Anthony Esolen recently used a sentence to describe the outrage of many against the McCarrick and  associated sex abuse scandals.   We are pigs in a sty, complaining that the boar stinksI thought about what he wrote and wondered if it was not exactly the situation, not simply for Rome and its scandals but for the wider story of abuse and sexual license.  We complain about what is wrong but we do nothing to repair the wrong except blame the wrongdoer.  We strive for the easy goal of trying to be good when goodness costs us nothing but we give it up as soon as it requires anything from us.

In the McCarrick scandal the problem is not simply one bishop but many.  It is not that McCarrick is one bad apple but rather that Rome has labored under a denial of the problem and a denial of responsibility by those could have, should have, and probably did know something of it but denied it or ignored it.  Here I am not so much addressing the issue of celibacy as much as the issue of homosexuality among the clergy.  Here the issue is not only the issue of disordered desire but also the willingness to do more than try to live a chaste and pure life.  Yet at the same time, the people pointing their fingers are the same folks who show disdain and mock the whole idea of purity, chastity, and holiness.  A culture that winks at consensual immorality of all kinds has reduced morality simply to consent.

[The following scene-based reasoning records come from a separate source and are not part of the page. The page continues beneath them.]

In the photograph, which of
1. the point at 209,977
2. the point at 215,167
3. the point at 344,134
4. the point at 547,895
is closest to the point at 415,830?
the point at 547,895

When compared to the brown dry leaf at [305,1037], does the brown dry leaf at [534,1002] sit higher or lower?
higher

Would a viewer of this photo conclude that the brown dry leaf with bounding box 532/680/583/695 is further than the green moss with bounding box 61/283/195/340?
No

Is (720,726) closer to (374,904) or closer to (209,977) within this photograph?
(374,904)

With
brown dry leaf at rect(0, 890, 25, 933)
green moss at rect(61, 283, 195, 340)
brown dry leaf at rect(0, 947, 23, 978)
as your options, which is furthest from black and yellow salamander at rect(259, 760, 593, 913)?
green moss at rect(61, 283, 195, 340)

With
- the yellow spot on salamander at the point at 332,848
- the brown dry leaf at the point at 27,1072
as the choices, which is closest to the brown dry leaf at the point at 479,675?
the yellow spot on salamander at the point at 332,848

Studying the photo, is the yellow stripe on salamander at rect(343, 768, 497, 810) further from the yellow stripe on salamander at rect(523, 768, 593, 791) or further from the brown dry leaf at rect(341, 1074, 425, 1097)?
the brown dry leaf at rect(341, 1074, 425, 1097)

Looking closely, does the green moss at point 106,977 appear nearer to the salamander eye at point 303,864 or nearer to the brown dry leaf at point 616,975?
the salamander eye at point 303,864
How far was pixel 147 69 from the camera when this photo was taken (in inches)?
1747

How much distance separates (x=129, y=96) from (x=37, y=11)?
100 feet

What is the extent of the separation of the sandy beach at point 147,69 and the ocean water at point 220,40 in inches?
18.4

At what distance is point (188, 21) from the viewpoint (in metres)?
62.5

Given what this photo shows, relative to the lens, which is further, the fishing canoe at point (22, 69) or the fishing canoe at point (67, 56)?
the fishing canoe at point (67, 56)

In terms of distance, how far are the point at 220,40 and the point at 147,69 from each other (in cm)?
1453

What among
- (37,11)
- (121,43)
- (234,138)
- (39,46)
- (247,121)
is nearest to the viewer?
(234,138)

At the same time, the #metoo movement has proven effective at bringing down people who many were thought untouchable and yet there is something wrong here.  The same people who rightfully condemn that actions of the offenders at the same time are perfectly comfortable with a culture in which hook ups and sexual liaisons are not wrong except when they are not consensual.  Add to this the fact that many of the people who are so strong with their words of condemnation continue to dress provocatively and to flaunt sexuality while expecting the lookers to look beyond that to the inner beauty of the person.  Can you have it both ways?  Is morality defined simply by a yes or a no?

Much of the moral outrage is fake.  Our culture does not want to give up its immorality excused simply because it is consensual or because it is does not hurt anyone (as some claim about pornography).  Culture wants it all -- free sex without commitment, love that is momentary infatuation, judgment free choice as long as it is consensual, abortion and an out from the ordinary intended fruit of sexual intercourse -- while at the same time remaining free to condemn what it does not like -- self-denial, chastity, and purity.  We love to admire such virtues but we do not strive very hard to emulate them in our own lives.

In the midst of all of this, the Church must do more than mirror the words we hear from culture.  We need to do more than ask people to try.  We must call people to the sacrificial struggle of self-denial which is the hallmark of those who confess the Gospel with their lips.  That is what Rome forgot and what we forget when we remain silent about the pursuit of virtue while being loud in our protests against the wrongs in fashion at the moment.